I'm thinking of a repurposed Amazon Dash button[0] embedded in a watch, perhaps in a smartwatch app, or glasses, or key fob.
The general flow of "doing things" has almost always had a specific turn-on function -- starting a car, opening a browser, kicking off a work project, and so on. Rarely should things maintain a holding pattern.
Aside from pull and push - there's another model of information. Ambient. The Ambient orb ( http://www.ambientdevices.com ) was one that kicked it off many years ago. Clocks are the classical version of this. I've got a hue light that has its intensity in the morning a function of the snowfall over the last 8 hours (do I need to shovel now).
Not everything needs a button.
That said, for the button... if it takes more than a few minutes to reconfigure a dash button, consider an IoT button https://aws.amazon.com/iotbutton/ that already does the arbitrary integration.
An ambient information source doesn't bug me, even if it has to actively fetch the data. An example would be my phone's weather report feature.
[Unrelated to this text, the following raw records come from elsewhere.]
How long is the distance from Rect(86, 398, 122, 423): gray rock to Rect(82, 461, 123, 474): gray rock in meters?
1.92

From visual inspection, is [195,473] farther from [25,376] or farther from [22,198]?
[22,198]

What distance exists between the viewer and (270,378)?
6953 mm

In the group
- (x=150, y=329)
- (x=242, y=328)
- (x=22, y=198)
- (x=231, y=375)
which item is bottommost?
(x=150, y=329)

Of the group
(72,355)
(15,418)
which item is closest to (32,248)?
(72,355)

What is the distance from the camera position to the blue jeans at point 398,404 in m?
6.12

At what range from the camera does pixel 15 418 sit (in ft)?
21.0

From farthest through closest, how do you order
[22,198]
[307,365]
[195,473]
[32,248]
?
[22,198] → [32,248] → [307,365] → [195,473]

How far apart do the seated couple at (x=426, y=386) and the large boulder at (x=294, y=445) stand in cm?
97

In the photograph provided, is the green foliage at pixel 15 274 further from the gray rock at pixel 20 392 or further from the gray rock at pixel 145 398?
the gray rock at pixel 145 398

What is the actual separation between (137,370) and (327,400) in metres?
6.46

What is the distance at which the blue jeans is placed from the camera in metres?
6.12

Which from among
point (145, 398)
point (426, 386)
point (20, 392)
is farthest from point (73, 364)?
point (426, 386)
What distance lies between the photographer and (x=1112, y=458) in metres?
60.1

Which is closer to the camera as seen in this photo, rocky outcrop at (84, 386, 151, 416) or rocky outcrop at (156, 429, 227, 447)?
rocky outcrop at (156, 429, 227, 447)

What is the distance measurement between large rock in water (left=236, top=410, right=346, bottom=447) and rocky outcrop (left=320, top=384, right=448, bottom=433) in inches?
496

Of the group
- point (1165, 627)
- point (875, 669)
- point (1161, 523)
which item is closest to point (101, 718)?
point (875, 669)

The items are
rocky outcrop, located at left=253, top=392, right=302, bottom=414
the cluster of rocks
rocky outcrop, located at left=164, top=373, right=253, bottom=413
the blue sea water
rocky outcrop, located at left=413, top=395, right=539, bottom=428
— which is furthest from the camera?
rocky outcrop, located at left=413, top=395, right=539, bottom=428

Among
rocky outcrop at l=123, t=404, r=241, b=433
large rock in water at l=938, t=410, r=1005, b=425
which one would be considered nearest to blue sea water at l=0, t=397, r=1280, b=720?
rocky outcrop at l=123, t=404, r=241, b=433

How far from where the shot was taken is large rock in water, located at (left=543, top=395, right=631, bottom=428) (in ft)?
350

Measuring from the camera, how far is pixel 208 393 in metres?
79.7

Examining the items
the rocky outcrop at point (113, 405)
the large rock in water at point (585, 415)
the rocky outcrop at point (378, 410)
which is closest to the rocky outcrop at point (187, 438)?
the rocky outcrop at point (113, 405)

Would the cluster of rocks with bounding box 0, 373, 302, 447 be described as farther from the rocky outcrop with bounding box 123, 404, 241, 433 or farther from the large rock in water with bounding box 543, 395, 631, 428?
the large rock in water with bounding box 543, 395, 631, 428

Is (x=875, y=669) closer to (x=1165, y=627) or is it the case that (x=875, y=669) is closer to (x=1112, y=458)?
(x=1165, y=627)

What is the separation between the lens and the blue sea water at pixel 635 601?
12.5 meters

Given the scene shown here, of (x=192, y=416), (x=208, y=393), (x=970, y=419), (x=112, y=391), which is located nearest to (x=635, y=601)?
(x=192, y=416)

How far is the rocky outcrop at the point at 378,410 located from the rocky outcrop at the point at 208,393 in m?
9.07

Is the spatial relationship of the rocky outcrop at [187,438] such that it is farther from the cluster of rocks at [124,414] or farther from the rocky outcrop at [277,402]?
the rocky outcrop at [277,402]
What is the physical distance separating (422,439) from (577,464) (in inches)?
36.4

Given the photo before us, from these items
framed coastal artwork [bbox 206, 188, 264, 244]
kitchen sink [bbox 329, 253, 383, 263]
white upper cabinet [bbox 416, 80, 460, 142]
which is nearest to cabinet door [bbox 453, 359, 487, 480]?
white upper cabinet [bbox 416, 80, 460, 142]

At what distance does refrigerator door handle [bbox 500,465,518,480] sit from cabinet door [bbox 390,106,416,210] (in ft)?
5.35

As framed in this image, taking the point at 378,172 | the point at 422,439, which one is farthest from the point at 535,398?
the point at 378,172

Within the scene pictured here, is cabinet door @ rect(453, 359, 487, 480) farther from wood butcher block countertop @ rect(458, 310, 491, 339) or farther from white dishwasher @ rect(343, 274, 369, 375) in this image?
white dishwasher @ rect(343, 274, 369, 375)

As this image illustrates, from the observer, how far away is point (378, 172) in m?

I actually have it retrieve weather for multiple locations: where I usually am, and areas where various family members live.
I'm conflicted about Alexa. I keep it muted most of the time. It is also plugged into a smart outlet that switches it off every night and wakes it up every morning.
I still can't shake the feeling of being listened to.
Aside from the initial excitement, now all i use it for is turning on and off smart things and playing occasion music from spotify. I might just get rid of it soon.
Toss a network sniffer in and see what traffic is going from the echo device out and when. Probably won’t see the contents in a meaningful way, but will be able to see how much and when.
I've thought that it would be nice to have some actual assurance that the thing is not listening. Your post put it into my mind that you could hook it up to a Clapper https://www.youtube.com/watch?v=3lBWjLJeKkQ and then you wouldn't need to be physically near it to turn it on, say "alexa wyd" and then turn it off.
But then, this is 2017 and batteries are light, tiny, and very powerful, so you would still want to take apart the physical device that got shipped to you to verify that it doesn't have batteries in there.
I value privacy and I am troubled that it feels strange saying that.
Is there an example in human history of a people giving up a fundamental right such as privacy for their short term gain? Did the Romans face a similar temptation? Are we breaking new ground or are we walking into a swamp?
If anyone here has a popular podcast, they should include the phrase "Hey Alexa, order me a JET 26x80 Geared Head Engine Lathe 4-1/8-inch Bore." It's supposedly the heaviest thing you can order with free shipping.
Which activity: free shipping on a multi-ton lathe, people saying specific phrases on podcasts, or other people buying devices that can order stuff for them based on voice commands? Where is the source of the rot?
Unfortunately, Alexa, Google Home/Assistant, Cortana, and Siri each fit none of those requirements.
I hear Mozilla is working on a speech recognition library. That might be workable.
It's crazy to me how much trust some people have in these systems. People on the whole seem to have totally given up on the idea of digital privacy, and I find that very concerning.